Kutipan Teks
++++
Oleh karena itu orang yang mengucapkan لَا إِلَهَ إِلَّا اللَّهُ dengan benar dan jujur, dia tidak akan berdo’a kecuali kepada Allah, dia tidak akan meminta tolong kecuali kepada Allah, dia tidak akan bertawakal kecuali kepada Allah, dia tidak akan meminta pertolongan kecuali dari Allah, dia tidak akan menyembelih kecuali untuk Allah, dia tidak akan bernadzar kecuali untuk Allah, dia tidak akan memalingkan satu bentuk ibadah pun kecuali hanya kepada Allah. Allah berfirman:

قُلْ إِنَّ صَلَاتِي وَنُسُكِي وَمَحْيَايَ وَمَمَاتِي لِلَّـهِ رَبِّ الْعَالَمِينَ ﴿١٦٢﴾ لَا شَرِيكَ لَهُ ۖ وَبِذَٰلِكَ أُمِرْتُ وَأَنَا أَوَّلُ الْمُسْلِمِينَ ﴿١٦٣﴾

“Katakanlah sesungguhnya shalatku, ibadahku, hidupku dan matiku milik Allah Rabb semesta alam. Tidak ada sekutu bagiNya dan dengannya aku diperintahkan dan aku adalah orang yang pertama berserah diri.” (QS. Al-An’am[6]: 163)

Maka dari sini kita ketahui bahwasannya sekedar mengucapkan kalimat لَا إِلَهَ إِلَّا اللَّهُ,  ini tidak cukup. Akan tetapi harus mengetahui artinya, memahami tujuannya, juga harus melaksanakan maksud dari kalimat ini diucapkan. Yaitu mengesakan Allah Subhanahu wa Ta’ala dalam ibadah dan mengikhlaskan seluruh ibadah dan agama hanya kepada Allah Tabaraka wa Ta’ala.
++++
Cuplikan Kumpulan Data
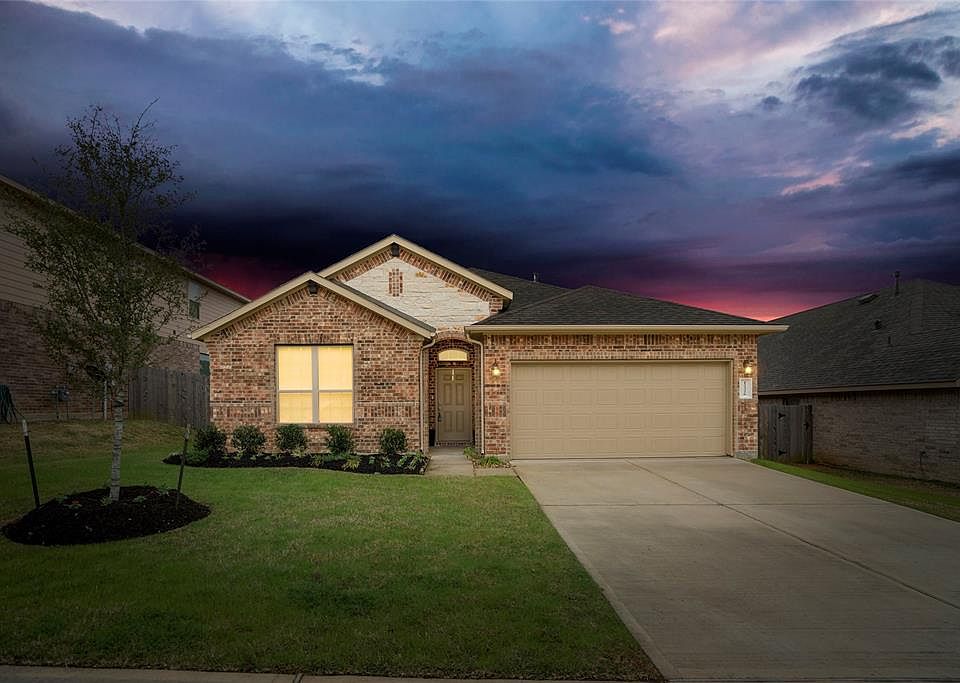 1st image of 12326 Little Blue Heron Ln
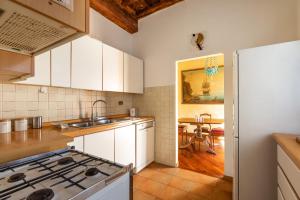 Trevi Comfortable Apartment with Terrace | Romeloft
++++
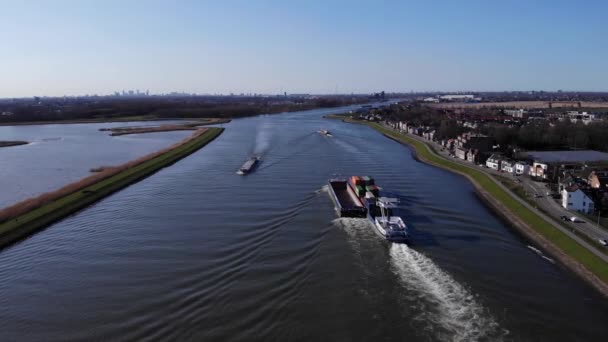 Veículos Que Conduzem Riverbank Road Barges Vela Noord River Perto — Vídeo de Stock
++++
Petunjuk Latihan
Ambil dari teks tentang kalimat tauhid bagian yang dimulai dengan "Maka dari sini" dan diakhiri dengan "Tabaraka wa Ta’ala.", tanpa mengubah satu kata pun.

Jawaban yang Diharapkan
Maka dari sini kita ketahui bahwasannya sekedar mengucapkan kalimat لَا إِلَهَ إِلَّا اللَّهُ,  ini tidak cukup. Akan tetapi harus mengetahui artinya, memahami tujuannya, juga harus melaksanakan maksud dari kalimat ini diucapkan. Yaitu mengesakan Allah Subhanahu wa Ta’ala dalam ibadah dan mengikhlaskan seluruh ibadah dan agama hanya kepada Allah Tabaraka wa Ta’ala.